3. There’s going to be one bug that didn’t get the keep-out-of-the-garage memo. After the second coat of color, I discovered a stink bug stuck in the middle of the roof after he’d gone for a nice little 2 foot walk (tiny footprints in the paint). I picked him off and I think the subsequent coats erased any evidence of his existence.
4. Don’t close the trunk lid by slamming it; physics comes into play. The air being forced out will cause a flap of masking paper to flip over and onto the wet paint causing you to scream obscenities as you carefully peel it off. That one hurt.
5. Never, never, never grab the paint gun without first putting the lid on the paint cup.
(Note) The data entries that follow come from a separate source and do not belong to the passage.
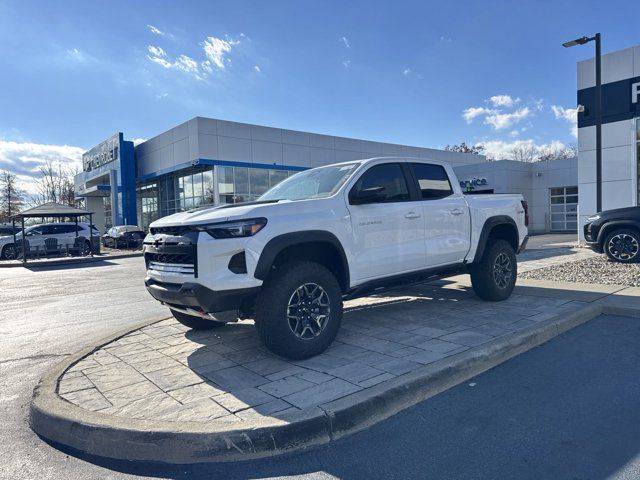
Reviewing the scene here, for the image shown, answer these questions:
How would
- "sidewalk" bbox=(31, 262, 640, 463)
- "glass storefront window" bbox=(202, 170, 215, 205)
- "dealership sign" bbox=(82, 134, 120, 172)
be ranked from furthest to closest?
"dealership sign" bbox=(82, 134, 120, 172), "glass storefront window" bbox=(202, 170, 215, 205), "sidewalk" bbox=(31, 262, 640, 463)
Thank God (told you I’d need that again) I hadn’t put the doors on before painting because the masking paper in the driver’s door opening was splattered. And so was the bottom of the door opening and part of the side of the car behind the opening. I carefully wiped off the excess paint and then wiped the tears from my eyes (not with the same rag fortunately). I was so angry I was nearly crying.
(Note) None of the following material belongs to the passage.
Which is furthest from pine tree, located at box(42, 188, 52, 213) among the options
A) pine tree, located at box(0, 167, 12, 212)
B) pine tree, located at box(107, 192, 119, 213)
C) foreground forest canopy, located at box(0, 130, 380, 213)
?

6. You can never have enough lighting. Bad lighting caused me to miss spots on the lower front and rear valances. Fortunately, I caught them in time and was able to fill in. what I didn’t catch was how badly I’d shot the passenger’s door. This didn’t come to light until I was removing the masking. I truly don’t know how this could have been so badly missed. As it is, I need to let it cure fully, sand off the clear, re-shoot primer, sand, and reshoot color and clear. Who knows how well the door will match the rest of the car now. A real pisser, but a door is smaller than a hood.
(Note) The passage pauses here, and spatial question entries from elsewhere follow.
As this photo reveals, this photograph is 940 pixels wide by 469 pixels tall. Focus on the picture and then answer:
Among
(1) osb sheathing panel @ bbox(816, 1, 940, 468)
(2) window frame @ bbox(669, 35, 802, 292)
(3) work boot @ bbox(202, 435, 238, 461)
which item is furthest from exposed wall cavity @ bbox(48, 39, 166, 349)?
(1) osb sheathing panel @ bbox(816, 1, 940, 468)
Backing up a little, Saturday afternoon was spent sanding the primer and that went well. I also prepped the garage before rolling Ringo back into position for the next day’s spraying. That included staging the tool chest and some other larger items by the door. Sunday morning, as soon as I got home from church, I moved all the staged stuff to the driveway, closed the doors, and lit my three kerosene heaters. I knew the ventilating air coming in the from the outside would be about five degrees shy from the 60 degrees I wanted, so the heaters would hopefully heat up the car and walls so radiant heat would make up the difference. By the time I’d changed into my painting togs, wetted the floor, and wiped down the car, it was quite toasty. So, with the fan in place and running, I donned my stylish hood, respirator, and gloves and mixed up the first batch of Black Cherry Pearl.
That’s when the learning experiences began as described above.
I started shooting around 1:30 and finished around 5. Then, after a few hours wait, I pulled off the masking. Having to sand and re-shoot the door will set me back a couple days, but hopefully I can pull it off in a few evenings.